### SELECTED EXCERPT:
--- START ---

For her 2001 book Nickel and Dimed, author and social critic Barbara Ehrenreich worked several minimum-wage jobs. In the process she documented the precarious lives of the millions of Americans who are mired in poverty—particularly in a time when “the poor have disappeared from the culture at large, from its political rhetoric and intellectual endeavors.” More than a decade later, freelance journalist Sarah Smarsh arrived at a sadly similar conclusion in “Poor Teeth,” her incisive 2014 essay about the ever-growing class divide in America as seen through the lens of dental care (or lack thereof) and the “psychological hell” many people experience for “having poor teeth in a rich, capitalist country.”
Smarsh was flooded with hundreds of messages from readers who reached out to thank her for writing about an issue that’s rarely covered by the mainstream media. “It was a realization like, oh shit, I need to keep writing about these kind of things for these people because there’s so few of these narratives out there,” Smarsh says. “For me, writing about poverty and class is a choice, but it also feels like a responsibility.”
Unlike Ehrenreich, Smarsh didn’t require an immersive experiment into the world of the working poor—she’s already lived it. Prior to being an Ivy League grad and college professor, the 36-year-old Kansas native was a fifth-generation farm kid whose family eked out a humble existence on subpoverty-level wages. Smarsh draws on her wealth of personal experience in a new anthology, Tales of Two Americas: Stories of Inequality in a Divided State (Penguin), and her first book, In the Red (Scribner), due next year.

--- END ---

### SUPPLIED RECORDS:
--- START ---

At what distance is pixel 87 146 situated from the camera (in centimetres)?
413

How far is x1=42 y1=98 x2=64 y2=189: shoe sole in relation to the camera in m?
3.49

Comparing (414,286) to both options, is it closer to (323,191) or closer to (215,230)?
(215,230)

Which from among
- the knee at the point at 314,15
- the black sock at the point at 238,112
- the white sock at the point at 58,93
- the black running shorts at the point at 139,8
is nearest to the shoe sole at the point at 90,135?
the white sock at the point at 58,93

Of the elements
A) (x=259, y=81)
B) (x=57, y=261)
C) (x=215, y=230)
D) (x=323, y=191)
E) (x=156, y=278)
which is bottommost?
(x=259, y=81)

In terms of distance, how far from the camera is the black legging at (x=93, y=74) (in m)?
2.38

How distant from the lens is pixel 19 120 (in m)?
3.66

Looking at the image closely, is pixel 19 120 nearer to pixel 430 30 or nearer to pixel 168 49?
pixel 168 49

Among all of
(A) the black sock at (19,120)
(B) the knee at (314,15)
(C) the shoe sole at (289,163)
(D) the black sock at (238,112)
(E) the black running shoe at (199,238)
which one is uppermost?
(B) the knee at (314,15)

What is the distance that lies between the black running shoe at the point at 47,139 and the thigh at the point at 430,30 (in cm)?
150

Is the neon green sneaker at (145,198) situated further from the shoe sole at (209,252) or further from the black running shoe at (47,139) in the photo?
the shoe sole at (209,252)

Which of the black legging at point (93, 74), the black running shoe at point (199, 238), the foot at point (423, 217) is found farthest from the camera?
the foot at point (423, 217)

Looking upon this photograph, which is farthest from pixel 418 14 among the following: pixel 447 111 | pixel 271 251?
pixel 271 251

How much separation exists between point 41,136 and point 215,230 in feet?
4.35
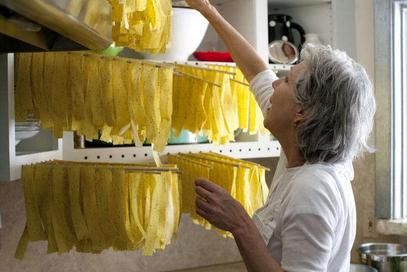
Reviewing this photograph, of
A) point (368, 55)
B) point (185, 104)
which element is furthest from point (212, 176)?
point (368, 55)

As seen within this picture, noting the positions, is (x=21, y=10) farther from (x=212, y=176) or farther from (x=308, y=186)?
(x=212, y=176)

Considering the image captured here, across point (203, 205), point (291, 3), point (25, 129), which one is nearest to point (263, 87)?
point (203, 205)

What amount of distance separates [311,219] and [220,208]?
20cm

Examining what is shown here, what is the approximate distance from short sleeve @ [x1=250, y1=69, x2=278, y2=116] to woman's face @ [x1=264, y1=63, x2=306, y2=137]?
0.28m

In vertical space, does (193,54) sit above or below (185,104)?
above

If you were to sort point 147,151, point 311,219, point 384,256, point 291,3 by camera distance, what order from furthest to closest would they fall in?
point 291,3 < point 384,256 < point 147,151 < point 311,219

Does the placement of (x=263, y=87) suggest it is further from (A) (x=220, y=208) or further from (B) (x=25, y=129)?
(B) (x=25, y=129)

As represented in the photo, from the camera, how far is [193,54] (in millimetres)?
1946

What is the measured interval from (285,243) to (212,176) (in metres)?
0.52

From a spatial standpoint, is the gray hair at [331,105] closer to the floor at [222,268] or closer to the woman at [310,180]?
the woman at [310,180]

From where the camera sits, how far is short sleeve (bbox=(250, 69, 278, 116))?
1597 mm

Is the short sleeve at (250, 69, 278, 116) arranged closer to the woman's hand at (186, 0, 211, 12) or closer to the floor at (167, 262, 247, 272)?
the woman's hand at (186, 0, 211, 12)

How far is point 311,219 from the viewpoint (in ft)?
3.69

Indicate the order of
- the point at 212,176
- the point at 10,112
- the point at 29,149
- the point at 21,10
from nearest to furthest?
the point at 21,10, the point at 10,112, the point at 29,149, the point at 212,176
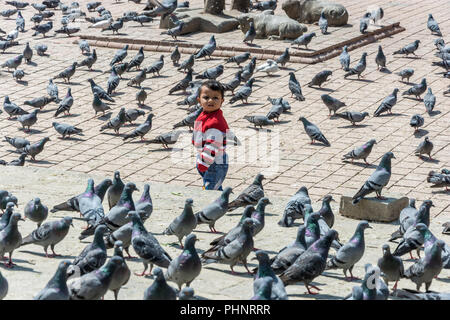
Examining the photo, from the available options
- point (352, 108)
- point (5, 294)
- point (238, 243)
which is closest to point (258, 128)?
point (352, 108)

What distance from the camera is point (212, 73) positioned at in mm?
17609

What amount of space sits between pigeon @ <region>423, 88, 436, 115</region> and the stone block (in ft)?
17.8

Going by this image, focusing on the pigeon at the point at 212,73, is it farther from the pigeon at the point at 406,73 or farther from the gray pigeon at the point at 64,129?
the gray pigeon at the point at 64,129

--- END ---

### REQUIRED WORK:
1) In the article on Sarah Smarsh, condense the paragraph beginning "Unlike Ehrenreich, Smarsh didn't require" into a short bulleted list that keeps its main facts.
2) Carry the article on Sarah Smarsh forward from its final sentence.

### ANSWERS TO THE EXERCISE:
1)
- Unlike Ehrenreich, Smarsh needed no immersive experiment into the lives of the working poor, because she had already lived that life.
- Before becoming an Ivy League graduate and college professor, the 36-year-old Kansas native was a fifth-generation farm kid whose family lived on subpoverty-level wages.
- She draws on that experience in a new anthology, Tales of Two Americas: Stories of Inequality in a Divided State (Penguin).
- She also draws on it in her first book, In the Red (Scribner), due next year.

2)
On Saturday, April 29, Smarsh will appear for a reading and conversation with John Freeman as part of the Chicago Humanities Festival. I spoke with Smarsh over the phone about poverty, social class, and the problems of seeing politics through a red state/blue state lens.
What prompted you to focus on social class in your writing?
I never made a conscious decision to do it, but what I gravitated to as a writer has always had a common thread of somehow intersecting with economics and class and rural/urban issues. When I got the attention for “Bad Teeth” and heard so many people say ‘Oh my god, I see myself in what you wrote and there are so few pieces like that out there,’ it made me realize I need to keep doing this for those people and for myself. Growing up, I had a vacuum of those same kinds of narratives. To this day, the only piece of pop culture I felt I connected to and represented my people was Roseanne. She’s a genius, and I’m so grateful as a ten-year-old that I had that show. I think I can speak to social class experientially in a way that not many people who end up with a platform like I have can. It’s an honor.
I know bits and pieces of your biography from essays you’ve written. Can you give me an overview of your background and how it’s shaped your work?
As a toddler, I lived in a trailer on a patch of dirt next to a windswept lake and a wheat field near Wichita. My dad is a construction worker and was a farmer and my mom lived a transient midwest life. My mom got pregnant with me when she was 17, and so they moved into what felt then like a nice little 700-square-foot tiny wooden structure out in the country. After my parents got a divorce, I moved permanently into my grandparents’ farm when I was 11 and spent my adolescence and high school there. We never had cable TV or air-conditioning or computers, but we always had food and shelter and clothes, and I loved living on a farm. So I didn’t think of us as poor, even though we were living under the poverty line.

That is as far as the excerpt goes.